Et si vous me dites : “C’est dans YHWH notre Dieu que nous avons confiance”, n’est-ce pas lui dont Ézéchias a supprimé les hauts lieux et les autels, en disant à Juda et à Jérusalem : “C’est devant cet autel, à Jérusalem, que vous vous prosternerez” ? [Le Rab-Shaké interprète à contresens la réforme centralisatrice d’Ézéchias comme offense faite à YHWH ; le récit laisse le lecteur reconnaître l’erreur.]

Maintenant donc, fais un pari avec mon seigneur le roi d’Assyrie : je te donnerai deux mille chevaux, si tu peux fournir des cavaliers pour les monter !

Comment repousserais-tu un seul gouverneur parmi les plus petits serviteurs de mon seigneur, alors que tu mets ta confiance dans l’Égypte pour les chars et les cavaliers ?

Et maintenant, est-ce sans YHWH que je suis monté contre ce lieu pour le détruire ? YHWH m’a dit : Monte contre ce pays et détruis-le ! » [Le Rab-Shaké prétend avoir reçu de YHWH l’ordre de détruire Juda ; la véracité de cette prétention n’est pas affirmée ici par le narrateur.]

Parle à tes serviteurs aramit… et ne nous parle pas yehudit. [`yehudit` désigne la langue de Juda/judéen ; les élites comprennent l’araméen diplomatique.]

Le Rab-Shaké leur répondit : « Est-ce vers ton seigneur et vers toi que mon seigneur m’a envoyé dire ces paroles ? N’est-ce pas aussi vers les hommes assis sur la muraille, condamnés avec vous à manger leurs excréments et boire leur urine ? » [Le discours emploie volontairement un registre corporel cru pour intimider la population assiégée.]

Alors le Rab-Shaké se tint debout et cria d’une voix forte en judéen : « Écoutez la parole du grand roi, le roi d’Assyrie !

Ainsi parle le roi : Qu’Ézéchias ne vous trompe pas, car il ne pourra pas vous délivrer de ma main.

Qu’Ézéchias ne vous fasse pas mettre votre confiance dans YHWH en disant : “YHWH nous délivrera certainement, et cette ville ne sera pas livrée entre les mains du roi d’Assyrie.”

‘Asu itti berakhah, et sortez vers moi. [`‘asu itti berakhah` est difficile ; probablement « faites la paix / concluez un accord avec moi ».]

jusqu’à ce que je vienne vous prendre pour vous conduire dans un pays comme le vôtre, pays de blé et de vin nouveau, pays de pain et de vignes, pays d’oliviers, d’huile et de miel.

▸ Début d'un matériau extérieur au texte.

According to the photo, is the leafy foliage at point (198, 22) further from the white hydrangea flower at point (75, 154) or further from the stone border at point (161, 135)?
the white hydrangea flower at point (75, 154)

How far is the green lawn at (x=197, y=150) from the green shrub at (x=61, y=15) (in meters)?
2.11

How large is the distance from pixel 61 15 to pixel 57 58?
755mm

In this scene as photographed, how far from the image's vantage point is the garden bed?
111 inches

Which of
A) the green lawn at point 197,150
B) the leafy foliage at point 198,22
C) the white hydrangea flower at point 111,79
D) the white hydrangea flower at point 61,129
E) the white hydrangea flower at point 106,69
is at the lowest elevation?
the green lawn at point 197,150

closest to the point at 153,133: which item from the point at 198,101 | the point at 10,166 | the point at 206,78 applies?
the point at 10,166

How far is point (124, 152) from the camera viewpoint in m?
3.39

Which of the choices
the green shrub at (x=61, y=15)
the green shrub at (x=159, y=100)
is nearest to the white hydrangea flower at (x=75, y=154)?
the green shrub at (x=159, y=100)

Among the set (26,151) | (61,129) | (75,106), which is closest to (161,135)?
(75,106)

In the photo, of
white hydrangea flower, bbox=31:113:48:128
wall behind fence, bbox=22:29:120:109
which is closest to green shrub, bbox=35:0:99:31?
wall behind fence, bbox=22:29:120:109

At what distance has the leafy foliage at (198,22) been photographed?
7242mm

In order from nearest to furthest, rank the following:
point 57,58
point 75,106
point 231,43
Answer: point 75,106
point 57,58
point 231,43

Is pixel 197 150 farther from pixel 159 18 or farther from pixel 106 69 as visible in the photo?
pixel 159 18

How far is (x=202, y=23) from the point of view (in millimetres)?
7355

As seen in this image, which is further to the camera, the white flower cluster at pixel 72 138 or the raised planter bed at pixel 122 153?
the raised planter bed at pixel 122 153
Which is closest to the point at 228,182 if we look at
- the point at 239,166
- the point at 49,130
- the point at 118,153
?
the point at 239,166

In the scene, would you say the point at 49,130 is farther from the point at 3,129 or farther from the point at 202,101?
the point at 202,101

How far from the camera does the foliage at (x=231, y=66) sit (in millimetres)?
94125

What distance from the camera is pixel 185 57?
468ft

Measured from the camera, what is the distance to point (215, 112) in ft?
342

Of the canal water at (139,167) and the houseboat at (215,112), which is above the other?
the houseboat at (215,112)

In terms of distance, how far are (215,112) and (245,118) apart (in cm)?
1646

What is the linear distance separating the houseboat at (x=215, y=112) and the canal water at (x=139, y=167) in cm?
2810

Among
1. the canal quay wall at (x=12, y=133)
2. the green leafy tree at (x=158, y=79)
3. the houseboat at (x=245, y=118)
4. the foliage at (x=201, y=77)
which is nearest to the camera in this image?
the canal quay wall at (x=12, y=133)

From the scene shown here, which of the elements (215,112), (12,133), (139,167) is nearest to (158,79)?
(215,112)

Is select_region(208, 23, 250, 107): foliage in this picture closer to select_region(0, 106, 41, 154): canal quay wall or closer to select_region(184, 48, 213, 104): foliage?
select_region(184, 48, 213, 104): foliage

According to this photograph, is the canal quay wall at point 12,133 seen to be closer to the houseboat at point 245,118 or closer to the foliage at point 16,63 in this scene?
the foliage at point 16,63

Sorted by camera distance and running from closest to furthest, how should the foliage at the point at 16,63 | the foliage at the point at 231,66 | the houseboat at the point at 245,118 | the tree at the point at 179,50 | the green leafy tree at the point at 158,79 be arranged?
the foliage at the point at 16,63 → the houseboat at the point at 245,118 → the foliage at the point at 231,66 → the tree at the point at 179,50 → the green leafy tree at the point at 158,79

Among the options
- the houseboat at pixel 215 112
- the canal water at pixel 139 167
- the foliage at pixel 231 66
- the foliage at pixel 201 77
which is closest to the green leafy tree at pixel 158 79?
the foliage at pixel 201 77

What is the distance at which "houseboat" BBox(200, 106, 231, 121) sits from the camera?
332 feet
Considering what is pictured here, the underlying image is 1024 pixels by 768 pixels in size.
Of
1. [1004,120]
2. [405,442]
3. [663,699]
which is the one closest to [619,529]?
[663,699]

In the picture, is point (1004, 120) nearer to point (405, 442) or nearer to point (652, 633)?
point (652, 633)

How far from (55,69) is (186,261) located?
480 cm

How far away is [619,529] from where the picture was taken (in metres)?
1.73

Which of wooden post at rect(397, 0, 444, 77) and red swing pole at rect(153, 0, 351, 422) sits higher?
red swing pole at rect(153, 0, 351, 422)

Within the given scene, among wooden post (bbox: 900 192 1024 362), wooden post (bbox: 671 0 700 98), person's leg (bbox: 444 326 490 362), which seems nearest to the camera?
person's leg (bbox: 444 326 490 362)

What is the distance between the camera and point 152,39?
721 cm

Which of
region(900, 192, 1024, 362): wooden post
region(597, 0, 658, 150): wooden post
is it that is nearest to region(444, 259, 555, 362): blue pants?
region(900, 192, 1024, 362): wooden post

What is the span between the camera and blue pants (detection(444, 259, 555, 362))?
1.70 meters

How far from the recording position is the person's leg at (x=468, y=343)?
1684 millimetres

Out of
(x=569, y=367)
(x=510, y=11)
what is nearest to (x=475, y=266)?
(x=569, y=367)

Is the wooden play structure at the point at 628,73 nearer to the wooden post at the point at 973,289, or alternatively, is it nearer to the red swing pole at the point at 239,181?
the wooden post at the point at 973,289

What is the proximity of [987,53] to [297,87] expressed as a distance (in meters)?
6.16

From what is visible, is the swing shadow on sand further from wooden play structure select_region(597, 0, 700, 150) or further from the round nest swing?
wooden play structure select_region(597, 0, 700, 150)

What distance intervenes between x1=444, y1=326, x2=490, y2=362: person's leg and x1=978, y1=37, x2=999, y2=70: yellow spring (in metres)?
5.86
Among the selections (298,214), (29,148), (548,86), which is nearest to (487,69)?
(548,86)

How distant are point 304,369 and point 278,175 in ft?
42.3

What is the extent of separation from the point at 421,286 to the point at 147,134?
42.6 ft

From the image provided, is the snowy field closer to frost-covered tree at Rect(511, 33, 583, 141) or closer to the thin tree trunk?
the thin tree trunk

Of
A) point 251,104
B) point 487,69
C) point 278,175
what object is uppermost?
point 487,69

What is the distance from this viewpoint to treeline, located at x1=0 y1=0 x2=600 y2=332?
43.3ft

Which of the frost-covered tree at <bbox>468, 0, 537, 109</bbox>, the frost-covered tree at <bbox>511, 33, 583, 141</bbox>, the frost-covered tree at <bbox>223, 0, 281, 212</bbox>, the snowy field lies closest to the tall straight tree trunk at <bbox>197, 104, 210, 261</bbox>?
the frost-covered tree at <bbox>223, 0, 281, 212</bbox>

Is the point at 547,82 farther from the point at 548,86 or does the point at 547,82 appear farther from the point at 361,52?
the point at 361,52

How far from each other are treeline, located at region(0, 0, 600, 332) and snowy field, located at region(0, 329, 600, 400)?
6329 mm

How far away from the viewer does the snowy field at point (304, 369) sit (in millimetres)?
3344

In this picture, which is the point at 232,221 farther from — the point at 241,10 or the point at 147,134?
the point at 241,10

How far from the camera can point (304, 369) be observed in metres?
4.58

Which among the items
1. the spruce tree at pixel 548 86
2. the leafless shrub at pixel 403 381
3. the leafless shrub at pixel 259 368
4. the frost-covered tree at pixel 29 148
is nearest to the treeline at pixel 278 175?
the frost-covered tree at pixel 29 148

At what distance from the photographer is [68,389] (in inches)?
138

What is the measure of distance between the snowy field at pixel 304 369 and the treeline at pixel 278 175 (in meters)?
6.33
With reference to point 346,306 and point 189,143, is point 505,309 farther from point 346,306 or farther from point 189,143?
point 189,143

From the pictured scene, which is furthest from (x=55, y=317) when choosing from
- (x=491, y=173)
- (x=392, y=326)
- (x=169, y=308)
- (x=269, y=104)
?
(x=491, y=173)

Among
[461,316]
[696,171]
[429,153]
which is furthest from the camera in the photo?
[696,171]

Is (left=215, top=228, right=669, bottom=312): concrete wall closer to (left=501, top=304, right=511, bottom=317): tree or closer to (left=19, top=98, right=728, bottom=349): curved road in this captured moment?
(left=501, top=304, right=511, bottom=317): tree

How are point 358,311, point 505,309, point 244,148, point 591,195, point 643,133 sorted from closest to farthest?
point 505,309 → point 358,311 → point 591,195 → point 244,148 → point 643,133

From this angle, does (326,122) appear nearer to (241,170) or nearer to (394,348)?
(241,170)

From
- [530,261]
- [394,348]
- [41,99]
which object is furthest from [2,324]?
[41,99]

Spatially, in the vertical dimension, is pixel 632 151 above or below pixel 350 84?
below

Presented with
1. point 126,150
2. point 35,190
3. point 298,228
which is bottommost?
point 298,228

Vous vivrez et ne mourrez pas. N’écoutez pas Ézéchias quand il vous séduit en disant : “YHWH nous délivrera.”

Les dieux des nations ont-ils jamais délivré chacun leur pays de la main du roi d’Assyrie ?

Où sont les dieux de Hamath et d’Arpad ? Où sont les dieux de Sefarvaïm, Héna et Ivva ? Ont-ils délivré Samarie de ma main ?

Qui, parmi tous les elohim des pays, a délivré son pays de ma main, pour que YHWH délivre Jérusalem de ma main ? [Le raisonnement assyrien place YHWH dans la série des dieux nationaux vaincus ; c’est le nœud théologique que le chapitre suivant va contester.]

Le peuple garda le silence et ne lui répondit pas un mot, car l’ordre du roi était : « Ne lui répondez pas. »

Éliaqim fils de Hilqiya, responsable du palais, Shebna le secrétaire et Yoah fils d’Asaph, le mémorialiste, vinrent auprès d’Ézéchias les vêtements déchirés et lui rapportèrent les paroles du Rab-Shaké.